CHALLENGE 1:
Answer these questions from the forum post about Windows:
(a) Which old systems does the writer say can rot in history's forsaken computer closet?
(b) What does the writer suggest a new Microsoft system might be based on?
(c) What lets you run DOS/win16 programs on Linux?
CHALLENGE 2:
Say whether each statement agrees with the forum post about Windows. Answer yes or no, and quote the words from the post that decide it.
(a) The writer misses the days of crashy computers.
(b) 16-bit programs can run on 64-bit Windows.
(c) DOSEMU emulates the Sound Blaster.

Still, I don't miss the days of crashy computers. Win9x, DOS and pre-OSX Mac can all rot in history's forsaken computer closet.

QFT.

Maes said:

No matter what rep user/office drone/helpdesk folklore has given Windows, they remain one of the most amazing and complex OSes under the sun

True. I hope MS will ditch it soon and start with something fresh and new, not limited by their past mistakes (maybe something based on Singularity?)

Maes said:

No other OS can run anything from DOS, to early GDI/Win16 applications, to Win32 applications and beyond directly on top of the hardware or with minimal adaptation

That's not entirely true. For example, you can't run 16b stuff on 64b Windows (which is kind of stupid, as NTVDM emulates 80486 on non-x86 HW, so why not emulate it on x86-64 too?). On the other hand, you can run DOS/win16 stuff on Linux using DOSEMU. It can run the code directly on CPU on x86, or it can use emulation and run anywhere. It also emulates some devices like the Sound Blaster, so you can e.g. run your games with sound, which is something you can't do on NTVDM AFAIK.

DATASET EXCERPTS:
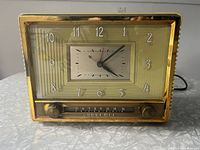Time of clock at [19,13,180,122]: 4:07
==
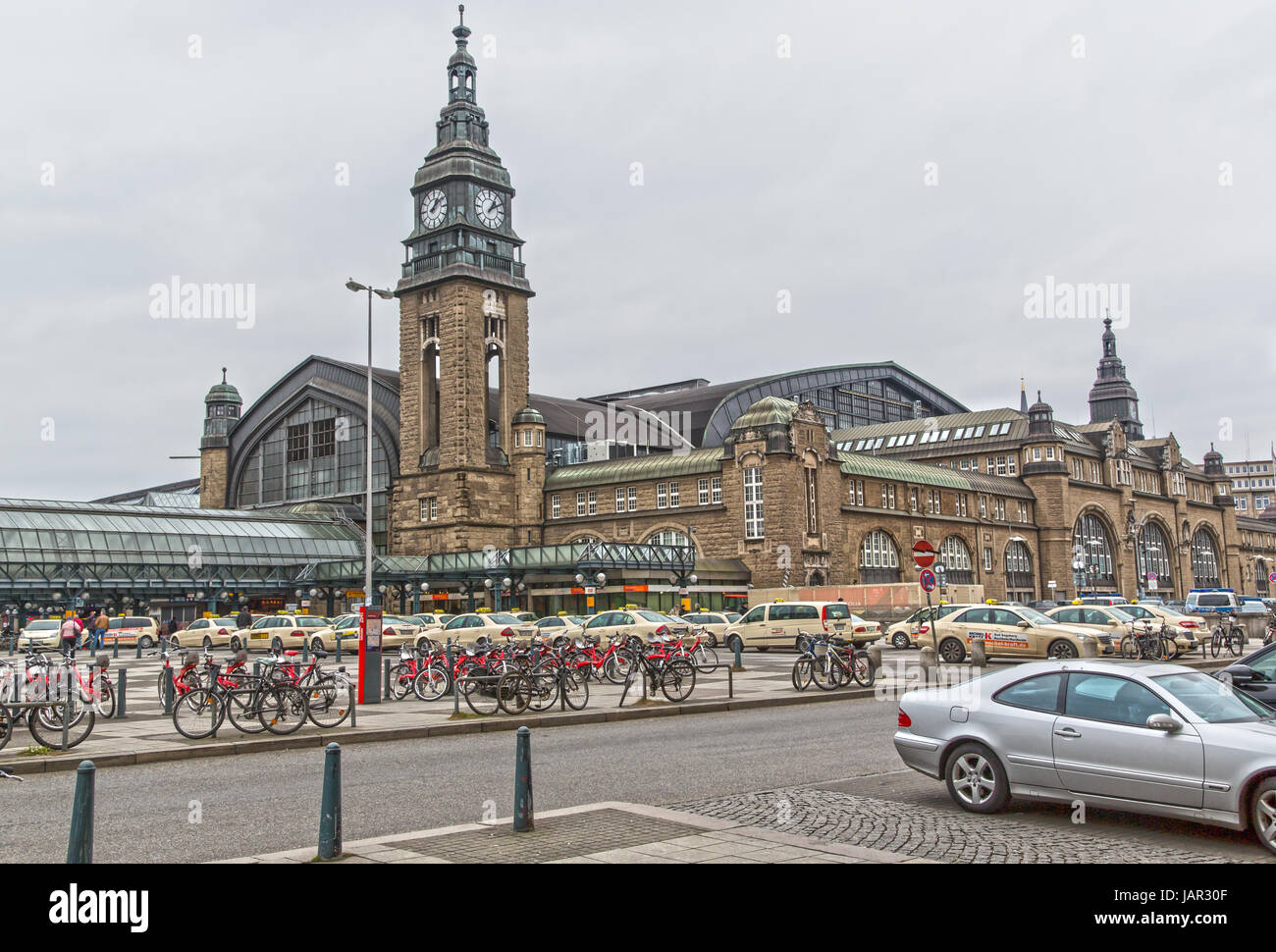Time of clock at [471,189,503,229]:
---
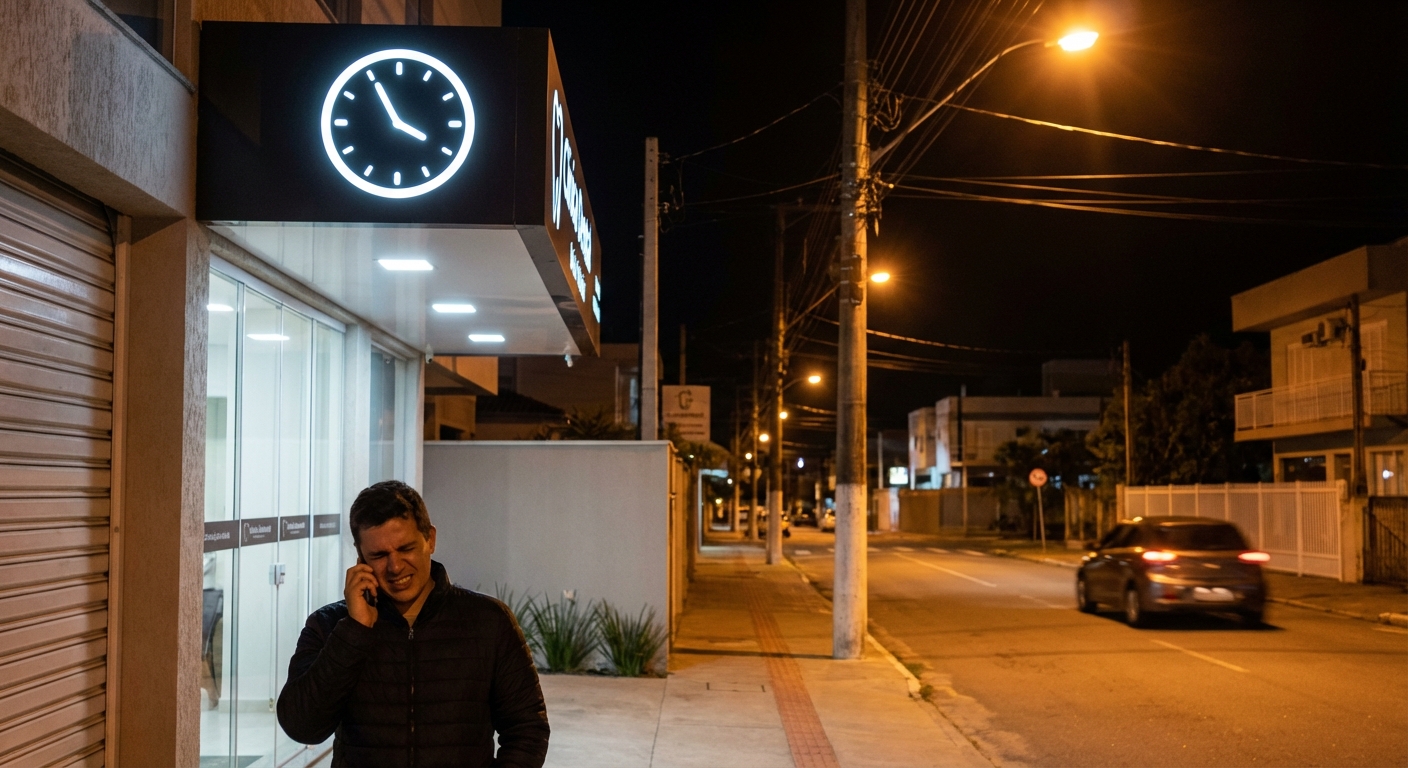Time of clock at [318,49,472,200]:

EXPECTED ANSWER 1:
(a) Win9x, DOS and pre-OSX Mac.
(b) Singularity.
(c) DOSEMU.

EXPECTED ANSWER 2:
(a) No: "I don't miss the days of crashy computers."
(b) No: "you can't run 16b stuff on 64b Windows"
(c) Yes: "It also emulates some devices like the Sound Blaster"